§ **What needs to be done**: Reproduce exactly the lines of this material that begin at the line with "Sont-ils bêtes! Suivre" and end at the line with "LAPYAPPE Tendeur de", both included. Omit the pictures and everything else.

§ **Records supplied**:
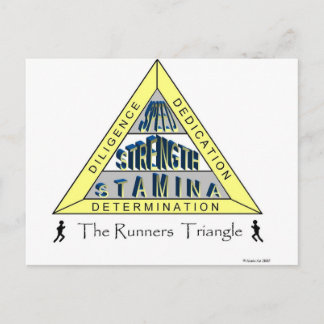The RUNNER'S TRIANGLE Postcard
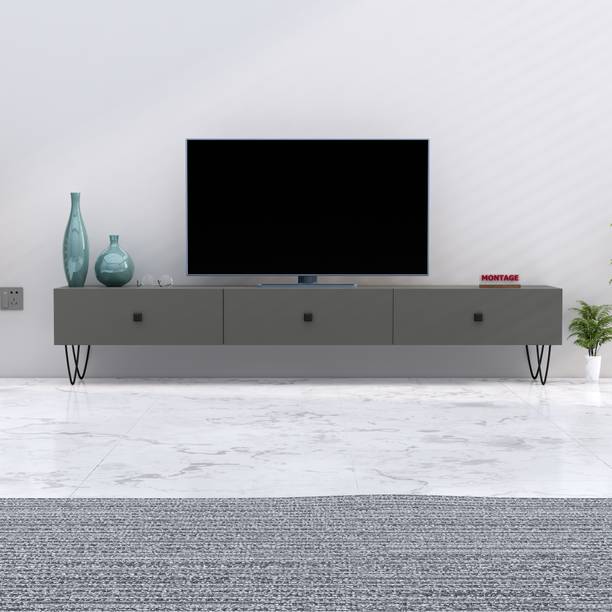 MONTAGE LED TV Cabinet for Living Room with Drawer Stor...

...

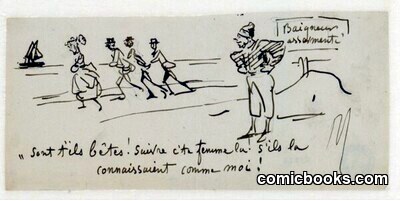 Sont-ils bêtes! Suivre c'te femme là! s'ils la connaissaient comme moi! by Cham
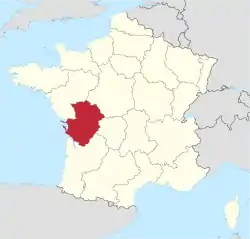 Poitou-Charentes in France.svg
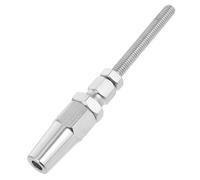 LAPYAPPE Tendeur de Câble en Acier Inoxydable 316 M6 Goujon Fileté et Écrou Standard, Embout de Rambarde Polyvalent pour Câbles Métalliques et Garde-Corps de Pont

* * *

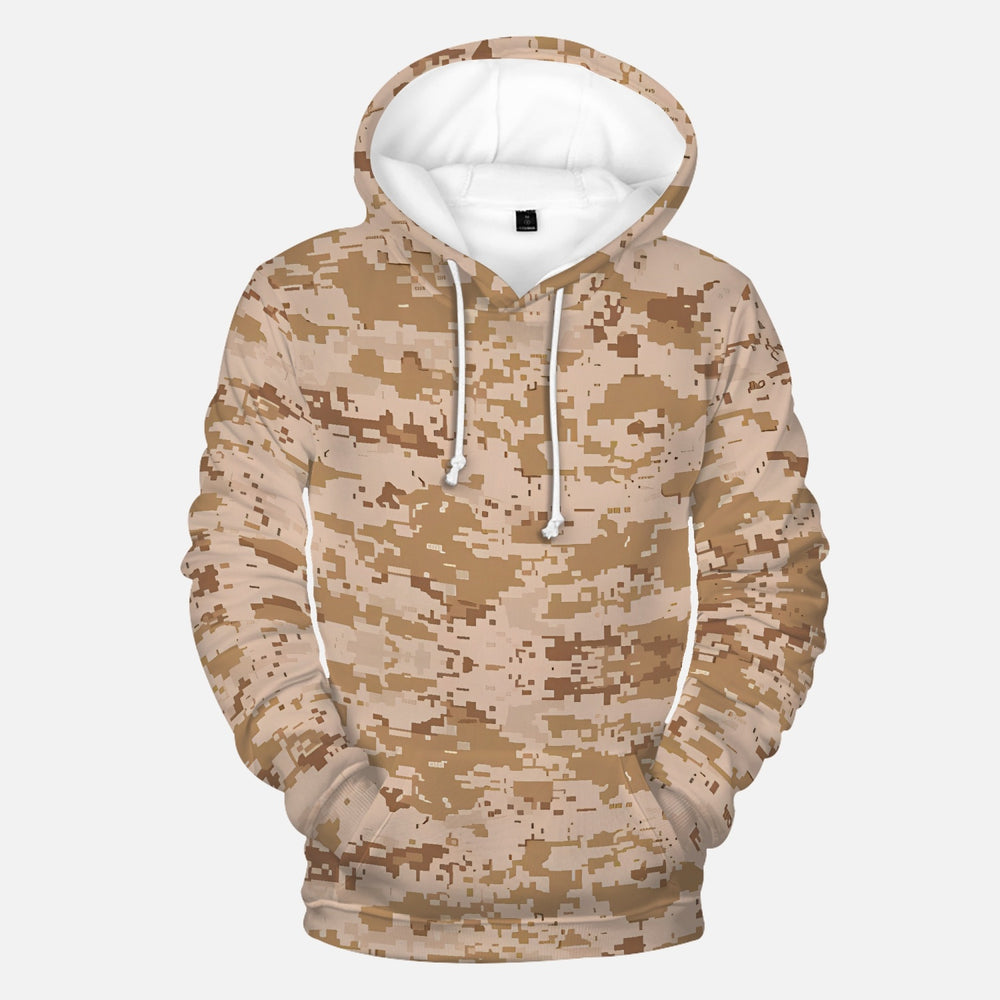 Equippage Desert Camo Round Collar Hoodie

§ **Expected answer**:
 Sont-ils bêtes! Suivre c'te femme là! s'ils la connaissaient comme moi! by Cham
 Poitou-Charentes in France.svg
 LAPYAPPE Tendeur de Câble en Acier Inoxydable 316 M6 Goujon Fileté et Écrou Standard, Embout de Rambarde Polyvalent pour Câbles Métalliques et Garde-Corps de Pont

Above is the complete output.